Museums in Russia, including the State Hermitage Museum, have been caught in the crossfire as the battle intensifies between conservative morality campaigners, who are often anti-gay, and their liberal opponents, while St Petersburg’s Nabokov Museum has been directly targeted.

President Vladimir Putin has not spoken about gay rights but his increasingly conservative policies, which promote strict Russian Orthodox values and patriotic ideals, have emboldened those targeting the gay community.

Last year, pro-Putin politicians in St Petersburg pushed through a local law banning “homosexual propaganda”, and, in January, parliamentarians voted overwhelmingly for a similar federal law, discussing it inside the State Duma building in Moscow while gay rights activists were attacked by nationalist and religious activists outside.

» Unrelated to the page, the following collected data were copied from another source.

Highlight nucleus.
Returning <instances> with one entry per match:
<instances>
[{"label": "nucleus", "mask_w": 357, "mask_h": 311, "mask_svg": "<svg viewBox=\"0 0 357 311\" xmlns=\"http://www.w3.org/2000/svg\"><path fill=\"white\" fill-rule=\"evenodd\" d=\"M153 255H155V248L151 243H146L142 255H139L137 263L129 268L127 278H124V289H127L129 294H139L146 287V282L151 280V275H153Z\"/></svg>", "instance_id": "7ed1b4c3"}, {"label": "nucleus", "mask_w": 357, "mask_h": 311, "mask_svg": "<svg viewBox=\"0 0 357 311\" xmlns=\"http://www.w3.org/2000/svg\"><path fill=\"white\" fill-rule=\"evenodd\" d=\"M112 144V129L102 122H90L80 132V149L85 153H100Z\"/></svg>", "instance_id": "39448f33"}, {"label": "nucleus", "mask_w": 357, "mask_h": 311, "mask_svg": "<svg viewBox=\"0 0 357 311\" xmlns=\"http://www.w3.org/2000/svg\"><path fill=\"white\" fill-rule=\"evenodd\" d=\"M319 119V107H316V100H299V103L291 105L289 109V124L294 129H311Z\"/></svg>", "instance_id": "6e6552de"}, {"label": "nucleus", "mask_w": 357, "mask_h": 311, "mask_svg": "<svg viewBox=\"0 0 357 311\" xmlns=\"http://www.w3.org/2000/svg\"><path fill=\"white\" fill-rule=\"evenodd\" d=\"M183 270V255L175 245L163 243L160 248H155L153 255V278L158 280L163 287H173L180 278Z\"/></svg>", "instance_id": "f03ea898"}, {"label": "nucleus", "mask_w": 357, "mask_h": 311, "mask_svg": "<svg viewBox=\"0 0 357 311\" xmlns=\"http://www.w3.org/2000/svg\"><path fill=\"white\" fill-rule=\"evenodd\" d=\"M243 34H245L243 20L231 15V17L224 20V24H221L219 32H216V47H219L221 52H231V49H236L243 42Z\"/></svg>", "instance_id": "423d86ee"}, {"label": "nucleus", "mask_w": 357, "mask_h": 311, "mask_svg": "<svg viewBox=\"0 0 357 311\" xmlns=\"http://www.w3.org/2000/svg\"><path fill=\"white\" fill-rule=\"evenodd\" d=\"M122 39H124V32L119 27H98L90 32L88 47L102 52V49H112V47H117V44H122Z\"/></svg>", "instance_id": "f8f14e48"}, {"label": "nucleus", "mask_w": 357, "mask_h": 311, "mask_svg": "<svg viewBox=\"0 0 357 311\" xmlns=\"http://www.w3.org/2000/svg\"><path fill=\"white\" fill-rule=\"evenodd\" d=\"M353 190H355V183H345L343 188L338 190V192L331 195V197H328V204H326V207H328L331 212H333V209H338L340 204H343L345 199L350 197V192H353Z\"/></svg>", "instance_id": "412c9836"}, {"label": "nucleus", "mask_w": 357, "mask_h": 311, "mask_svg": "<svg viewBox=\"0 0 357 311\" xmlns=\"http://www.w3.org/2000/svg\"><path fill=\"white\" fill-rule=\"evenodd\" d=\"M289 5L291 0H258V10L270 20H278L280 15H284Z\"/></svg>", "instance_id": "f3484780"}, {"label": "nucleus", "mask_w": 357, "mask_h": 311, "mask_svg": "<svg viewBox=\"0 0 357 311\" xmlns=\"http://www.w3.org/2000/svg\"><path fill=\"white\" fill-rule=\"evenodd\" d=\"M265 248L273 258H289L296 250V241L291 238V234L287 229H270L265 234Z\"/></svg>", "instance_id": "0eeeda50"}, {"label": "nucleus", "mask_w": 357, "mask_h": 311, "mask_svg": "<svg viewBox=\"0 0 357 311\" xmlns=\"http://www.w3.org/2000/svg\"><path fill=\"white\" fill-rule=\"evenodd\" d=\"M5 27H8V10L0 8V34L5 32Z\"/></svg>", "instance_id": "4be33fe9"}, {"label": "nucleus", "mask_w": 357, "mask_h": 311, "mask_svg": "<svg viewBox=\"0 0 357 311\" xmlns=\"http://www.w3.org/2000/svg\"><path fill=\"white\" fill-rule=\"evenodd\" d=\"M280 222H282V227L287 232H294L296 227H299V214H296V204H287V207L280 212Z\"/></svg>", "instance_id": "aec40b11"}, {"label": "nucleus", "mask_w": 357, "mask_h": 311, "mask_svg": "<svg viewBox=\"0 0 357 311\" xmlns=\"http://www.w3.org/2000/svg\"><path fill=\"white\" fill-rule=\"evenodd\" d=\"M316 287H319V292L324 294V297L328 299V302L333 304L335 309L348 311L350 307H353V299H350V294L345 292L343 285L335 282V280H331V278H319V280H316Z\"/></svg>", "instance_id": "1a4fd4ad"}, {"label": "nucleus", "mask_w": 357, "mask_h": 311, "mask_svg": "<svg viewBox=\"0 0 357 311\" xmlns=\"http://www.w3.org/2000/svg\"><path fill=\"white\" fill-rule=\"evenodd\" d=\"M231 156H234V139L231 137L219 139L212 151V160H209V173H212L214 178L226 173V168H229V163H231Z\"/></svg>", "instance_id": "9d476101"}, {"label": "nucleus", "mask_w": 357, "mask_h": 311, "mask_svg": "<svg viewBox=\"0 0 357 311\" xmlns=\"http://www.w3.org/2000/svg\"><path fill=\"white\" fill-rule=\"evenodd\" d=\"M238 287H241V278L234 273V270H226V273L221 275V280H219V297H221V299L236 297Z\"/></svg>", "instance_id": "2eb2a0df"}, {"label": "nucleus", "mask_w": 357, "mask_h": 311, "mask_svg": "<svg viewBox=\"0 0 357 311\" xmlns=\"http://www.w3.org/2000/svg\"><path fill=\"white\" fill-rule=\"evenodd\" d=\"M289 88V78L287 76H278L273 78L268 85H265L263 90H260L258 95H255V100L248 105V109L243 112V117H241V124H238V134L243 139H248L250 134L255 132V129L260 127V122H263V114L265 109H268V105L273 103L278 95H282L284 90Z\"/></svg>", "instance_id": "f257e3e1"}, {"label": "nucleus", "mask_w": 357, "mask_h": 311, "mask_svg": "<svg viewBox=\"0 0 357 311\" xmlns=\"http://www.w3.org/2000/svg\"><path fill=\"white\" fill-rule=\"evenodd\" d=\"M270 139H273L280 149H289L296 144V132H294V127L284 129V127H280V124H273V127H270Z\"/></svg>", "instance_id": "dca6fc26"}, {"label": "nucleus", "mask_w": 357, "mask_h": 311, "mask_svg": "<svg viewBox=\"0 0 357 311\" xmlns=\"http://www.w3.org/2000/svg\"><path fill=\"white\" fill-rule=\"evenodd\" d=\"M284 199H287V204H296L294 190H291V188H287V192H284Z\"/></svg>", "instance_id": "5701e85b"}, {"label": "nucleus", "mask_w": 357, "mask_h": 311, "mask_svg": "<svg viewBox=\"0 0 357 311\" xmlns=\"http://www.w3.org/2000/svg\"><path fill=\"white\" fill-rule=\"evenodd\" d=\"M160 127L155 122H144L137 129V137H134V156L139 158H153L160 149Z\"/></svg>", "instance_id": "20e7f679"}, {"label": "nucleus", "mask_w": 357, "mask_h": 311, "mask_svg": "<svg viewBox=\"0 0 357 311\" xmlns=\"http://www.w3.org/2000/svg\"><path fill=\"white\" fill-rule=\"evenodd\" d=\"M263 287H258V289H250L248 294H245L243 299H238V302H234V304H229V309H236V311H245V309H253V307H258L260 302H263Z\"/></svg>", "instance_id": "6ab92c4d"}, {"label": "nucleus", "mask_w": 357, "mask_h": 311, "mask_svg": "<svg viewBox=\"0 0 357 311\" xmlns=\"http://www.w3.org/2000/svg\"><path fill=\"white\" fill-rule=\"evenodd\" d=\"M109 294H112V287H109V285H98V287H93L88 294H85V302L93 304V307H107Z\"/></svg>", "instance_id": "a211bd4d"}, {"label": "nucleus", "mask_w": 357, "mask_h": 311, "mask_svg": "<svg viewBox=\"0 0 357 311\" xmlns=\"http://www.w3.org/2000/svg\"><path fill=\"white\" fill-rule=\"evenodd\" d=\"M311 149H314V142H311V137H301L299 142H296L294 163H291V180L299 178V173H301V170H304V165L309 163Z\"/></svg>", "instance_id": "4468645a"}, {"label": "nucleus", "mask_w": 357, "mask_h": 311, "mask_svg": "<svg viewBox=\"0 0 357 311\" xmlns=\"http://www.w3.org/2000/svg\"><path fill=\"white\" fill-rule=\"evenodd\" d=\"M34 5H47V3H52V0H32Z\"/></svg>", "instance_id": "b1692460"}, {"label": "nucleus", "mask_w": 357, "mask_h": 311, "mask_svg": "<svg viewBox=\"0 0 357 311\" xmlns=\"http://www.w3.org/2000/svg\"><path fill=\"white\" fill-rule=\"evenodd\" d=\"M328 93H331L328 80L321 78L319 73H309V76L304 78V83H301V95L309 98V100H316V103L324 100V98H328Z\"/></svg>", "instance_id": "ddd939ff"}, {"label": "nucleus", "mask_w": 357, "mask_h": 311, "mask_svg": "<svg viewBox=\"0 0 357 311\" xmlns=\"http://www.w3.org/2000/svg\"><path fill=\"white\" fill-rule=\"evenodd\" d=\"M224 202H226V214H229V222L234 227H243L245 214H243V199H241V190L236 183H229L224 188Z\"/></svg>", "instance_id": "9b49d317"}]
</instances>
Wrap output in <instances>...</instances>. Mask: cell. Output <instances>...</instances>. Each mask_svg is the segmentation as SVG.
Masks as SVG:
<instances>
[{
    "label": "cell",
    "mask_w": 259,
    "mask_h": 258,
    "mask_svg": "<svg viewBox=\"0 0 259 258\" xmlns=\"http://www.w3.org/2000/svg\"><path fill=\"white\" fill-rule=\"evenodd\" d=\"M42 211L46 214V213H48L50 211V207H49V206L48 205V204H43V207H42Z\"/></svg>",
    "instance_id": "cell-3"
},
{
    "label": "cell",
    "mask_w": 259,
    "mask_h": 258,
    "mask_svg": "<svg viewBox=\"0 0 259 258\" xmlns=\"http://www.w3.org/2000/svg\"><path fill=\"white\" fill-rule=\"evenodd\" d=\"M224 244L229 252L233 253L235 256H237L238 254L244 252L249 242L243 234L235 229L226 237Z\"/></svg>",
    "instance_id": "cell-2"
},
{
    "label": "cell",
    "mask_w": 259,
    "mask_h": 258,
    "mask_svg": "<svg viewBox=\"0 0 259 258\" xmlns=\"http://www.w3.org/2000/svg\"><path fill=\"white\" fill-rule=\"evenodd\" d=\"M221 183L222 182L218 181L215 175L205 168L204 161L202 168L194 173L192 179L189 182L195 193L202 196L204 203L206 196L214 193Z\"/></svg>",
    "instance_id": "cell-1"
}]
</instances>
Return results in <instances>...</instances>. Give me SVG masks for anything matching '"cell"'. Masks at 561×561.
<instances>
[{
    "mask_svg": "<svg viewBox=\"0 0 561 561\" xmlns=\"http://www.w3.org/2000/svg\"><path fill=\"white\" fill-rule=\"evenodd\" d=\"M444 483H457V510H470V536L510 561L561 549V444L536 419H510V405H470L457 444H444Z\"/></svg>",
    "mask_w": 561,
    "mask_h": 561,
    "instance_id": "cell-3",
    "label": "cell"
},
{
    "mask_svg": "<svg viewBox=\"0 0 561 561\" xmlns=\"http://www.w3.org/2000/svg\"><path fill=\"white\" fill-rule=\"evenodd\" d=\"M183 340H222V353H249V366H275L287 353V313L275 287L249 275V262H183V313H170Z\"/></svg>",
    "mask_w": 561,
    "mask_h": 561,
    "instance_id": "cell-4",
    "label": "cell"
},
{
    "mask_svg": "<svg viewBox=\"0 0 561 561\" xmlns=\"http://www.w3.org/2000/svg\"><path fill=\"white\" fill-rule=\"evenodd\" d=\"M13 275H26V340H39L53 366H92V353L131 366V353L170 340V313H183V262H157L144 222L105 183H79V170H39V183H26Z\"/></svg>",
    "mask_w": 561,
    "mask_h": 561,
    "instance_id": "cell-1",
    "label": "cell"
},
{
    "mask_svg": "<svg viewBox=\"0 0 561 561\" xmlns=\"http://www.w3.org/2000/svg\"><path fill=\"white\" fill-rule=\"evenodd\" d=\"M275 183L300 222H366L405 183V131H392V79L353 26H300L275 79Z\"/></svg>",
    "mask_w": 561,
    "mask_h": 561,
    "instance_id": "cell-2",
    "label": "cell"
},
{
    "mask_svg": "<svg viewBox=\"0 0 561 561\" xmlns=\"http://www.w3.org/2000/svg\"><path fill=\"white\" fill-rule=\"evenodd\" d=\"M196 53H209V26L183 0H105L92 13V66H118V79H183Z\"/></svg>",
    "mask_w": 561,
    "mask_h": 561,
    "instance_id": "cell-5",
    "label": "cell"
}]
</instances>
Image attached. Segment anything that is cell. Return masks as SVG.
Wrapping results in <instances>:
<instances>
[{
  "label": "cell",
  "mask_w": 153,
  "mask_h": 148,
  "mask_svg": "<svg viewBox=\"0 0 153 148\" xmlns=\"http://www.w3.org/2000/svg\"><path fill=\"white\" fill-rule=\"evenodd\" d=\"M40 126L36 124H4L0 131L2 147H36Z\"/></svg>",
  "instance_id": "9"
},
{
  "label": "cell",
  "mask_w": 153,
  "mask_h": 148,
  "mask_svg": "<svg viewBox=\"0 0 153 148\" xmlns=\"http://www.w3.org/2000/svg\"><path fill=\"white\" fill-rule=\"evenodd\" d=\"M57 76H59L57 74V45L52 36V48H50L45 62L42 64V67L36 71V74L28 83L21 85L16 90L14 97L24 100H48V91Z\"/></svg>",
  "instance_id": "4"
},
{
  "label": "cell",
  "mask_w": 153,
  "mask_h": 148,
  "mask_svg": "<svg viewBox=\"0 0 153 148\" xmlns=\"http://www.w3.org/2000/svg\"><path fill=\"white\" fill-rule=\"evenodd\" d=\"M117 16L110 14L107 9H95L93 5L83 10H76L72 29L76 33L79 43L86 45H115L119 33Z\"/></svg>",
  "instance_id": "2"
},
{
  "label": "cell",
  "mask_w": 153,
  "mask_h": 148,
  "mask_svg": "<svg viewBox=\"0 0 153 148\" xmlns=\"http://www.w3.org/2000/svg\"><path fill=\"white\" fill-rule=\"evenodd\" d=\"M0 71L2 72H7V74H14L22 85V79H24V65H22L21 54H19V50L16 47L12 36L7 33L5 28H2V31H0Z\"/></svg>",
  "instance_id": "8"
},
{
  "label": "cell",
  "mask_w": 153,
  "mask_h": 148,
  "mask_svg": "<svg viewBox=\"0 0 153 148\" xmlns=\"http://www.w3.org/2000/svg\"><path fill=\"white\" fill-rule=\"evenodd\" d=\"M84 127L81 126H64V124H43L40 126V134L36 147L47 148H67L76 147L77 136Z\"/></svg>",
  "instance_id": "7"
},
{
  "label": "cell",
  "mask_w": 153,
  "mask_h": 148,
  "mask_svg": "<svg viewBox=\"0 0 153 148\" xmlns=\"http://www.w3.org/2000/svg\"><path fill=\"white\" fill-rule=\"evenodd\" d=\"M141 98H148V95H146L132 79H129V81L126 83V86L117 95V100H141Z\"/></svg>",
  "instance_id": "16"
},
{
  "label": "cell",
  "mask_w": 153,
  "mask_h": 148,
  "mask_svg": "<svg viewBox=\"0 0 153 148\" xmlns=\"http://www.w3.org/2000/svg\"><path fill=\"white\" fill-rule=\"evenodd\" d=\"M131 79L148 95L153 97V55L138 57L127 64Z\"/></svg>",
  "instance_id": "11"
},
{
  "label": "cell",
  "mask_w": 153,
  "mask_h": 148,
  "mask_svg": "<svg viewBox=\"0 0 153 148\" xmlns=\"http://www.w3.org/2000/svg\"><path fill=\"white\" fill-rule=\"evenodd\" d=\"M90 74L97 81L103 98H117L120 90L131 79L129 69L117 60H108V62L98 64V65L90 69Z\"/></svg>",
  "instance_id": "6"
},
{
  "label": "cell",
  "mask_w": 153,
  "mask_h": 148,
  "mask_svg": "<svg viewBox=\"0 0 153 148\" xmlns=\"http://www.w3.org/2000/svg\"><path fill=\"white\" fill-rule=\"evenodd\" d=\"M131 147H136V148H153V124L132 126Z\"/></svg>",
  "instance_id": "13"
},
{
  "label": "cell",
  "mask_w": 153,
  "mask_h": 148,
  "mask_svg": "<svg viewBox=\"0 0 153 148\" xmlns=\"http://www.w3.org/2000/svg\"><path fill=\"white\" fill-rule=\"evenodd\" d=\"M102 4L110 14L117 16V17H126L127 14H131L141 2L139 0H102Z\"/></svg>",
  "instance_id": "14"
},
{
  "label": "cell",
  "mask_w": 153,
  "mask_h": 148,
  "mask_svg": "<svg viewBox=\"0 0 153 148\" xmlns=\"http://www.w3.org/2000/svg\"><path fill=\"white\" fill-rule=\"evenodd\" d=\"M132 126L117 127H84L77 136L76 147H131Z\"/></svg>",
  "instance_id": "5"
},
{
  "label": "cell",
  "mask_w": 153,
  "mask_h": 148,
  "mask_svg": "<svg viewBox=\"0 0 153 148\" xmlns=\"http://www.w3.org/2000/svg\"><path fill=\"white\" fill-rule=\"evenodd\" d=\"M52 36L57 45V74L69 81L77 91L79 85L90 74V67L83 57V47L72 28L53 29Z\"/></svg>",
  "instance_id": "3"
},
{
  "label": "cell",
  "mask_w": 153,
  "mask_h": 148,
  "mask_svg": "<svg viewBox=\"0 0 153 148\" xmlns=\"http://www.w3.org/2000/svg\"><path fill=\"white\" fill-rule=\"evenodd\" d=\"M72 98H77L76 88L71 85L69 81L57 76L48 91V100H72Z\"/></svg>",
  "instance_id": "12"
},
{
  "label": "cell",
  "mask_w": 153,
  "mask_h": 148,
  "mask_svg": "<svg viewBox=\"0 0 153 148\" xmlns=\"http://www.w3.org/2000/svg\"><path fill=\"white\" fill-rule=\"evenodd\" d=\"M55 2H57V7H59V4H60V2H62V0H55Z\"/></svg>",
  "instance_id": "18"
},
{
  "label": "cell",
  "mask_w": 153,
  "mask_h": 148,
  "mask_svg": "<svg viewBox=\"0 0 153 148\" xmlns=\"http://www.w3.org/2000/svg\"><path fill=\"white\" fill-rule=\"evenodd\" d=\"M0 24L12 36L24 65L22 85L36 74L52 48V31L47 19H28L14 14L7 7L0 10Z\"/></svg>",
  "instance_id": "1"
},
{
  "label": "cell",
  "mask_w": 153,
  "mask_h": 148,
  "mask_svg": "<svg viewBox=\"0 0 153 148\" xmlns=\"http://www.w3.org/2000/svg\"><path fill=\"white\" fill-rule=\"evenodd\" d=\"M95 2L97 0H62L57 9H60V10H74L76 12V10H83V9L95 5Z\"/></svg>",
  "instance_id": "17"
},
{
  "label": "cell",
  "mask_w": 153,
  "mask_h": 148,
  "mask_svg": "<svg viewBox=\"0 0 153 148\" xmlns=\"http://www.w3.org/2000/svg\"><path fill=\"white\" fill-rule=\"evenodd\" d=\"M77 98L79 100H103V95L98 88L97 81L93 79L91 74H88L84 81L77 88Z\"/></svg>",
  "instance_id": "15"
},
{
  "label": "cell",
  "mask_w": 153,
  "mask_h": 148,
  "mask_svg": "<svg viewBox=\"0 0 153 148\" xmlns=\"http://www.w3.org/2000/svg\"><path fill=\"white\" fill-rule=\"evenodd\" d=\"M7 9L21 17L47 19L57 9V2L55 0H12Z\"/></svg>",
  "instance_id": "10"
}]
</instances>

St Petersburg’s anti-gay ordinance has led to Venice and Milan suspending sister-city relations with the Russian city, threatening cultural and museum exchanges. Meanwhile, in the Netherlands, there has been a call for Dutch institutions to boycott bilateral cultural exchanges planned in Holland and Russia this year.

In January, Mikhail Piotrovsky, the general director of the Hermitage, rejected a request from Vitaly Milonov, a nationalist politician in St Petersburg, to hold a prayer service in the museum. Milonov said that the service at the Hermitage would honour Russian Orthodox saints killed during the Soviet era. During a question-and-answer session with residents of St Petersburg, Piotrovsky said that he replied in a letter to Milonov that “his idea of holding a prayer service in the halls of the Winter Palace is inappropriate and untimely”. Piotrovsky also revealed that the church that was originally located in the Winter Palace will eventually be restored and dedicated to the Romanov family. (Nicholas II, his wife and their children were canonised by the Russian Orthodox Church in 2000.)

Piotrovsky is constantly treading a fine line with conservatives and the Russian Orthodox Church. He was criticised by nationalists and Orthodox believers for “The End of Fun”, a recent exhibition of Jake and Dinos Chapman’s work (The Art Newspaper, February, p24).

Activists from the Narodny Sobor movement, who are close to Milonov, defied Piotrovsky and held a prayer service in the museum on 10 February. Milonov’s assistant, Anatoly Artyukh, who organised the service, caused an uproar last autumn when he said that milk packaging with a rainbow logo qualified as homosexual propaganda.

Meanwhile, staff at the Nabokov Museum, in the building in which the writer Vladimir Nabokov was born, fear a repeat of the attacks the institution suffered in January. In one attack, vandals smashed a bottle with threats and Biblical verses attached to it in the museum. In the second, the word “paedophile” was written on a wall of the building. Video surveillance cameras have since been installed to deter further attacks. Also in January, the promoter of a stage version of Lolita, which was due to have its premiere at the Erarta Museum and Gallery of Contemporary Art, was beaten and forced to say on camera that he was a paedophile. The play was postponed.

Antonina Nikonova, a professor in St Petersburg State University’s department of museum studies, which runs the Nabokov Museum, fears that the cause of such attacks runs deep. “It bears witness to serious changes in society’s priority of values, to deep transformations in the world view of Russian citizens, to a lack of understanding of the importance of accepting the past with all of its contradictions,” she told the RIA Novosti news agency.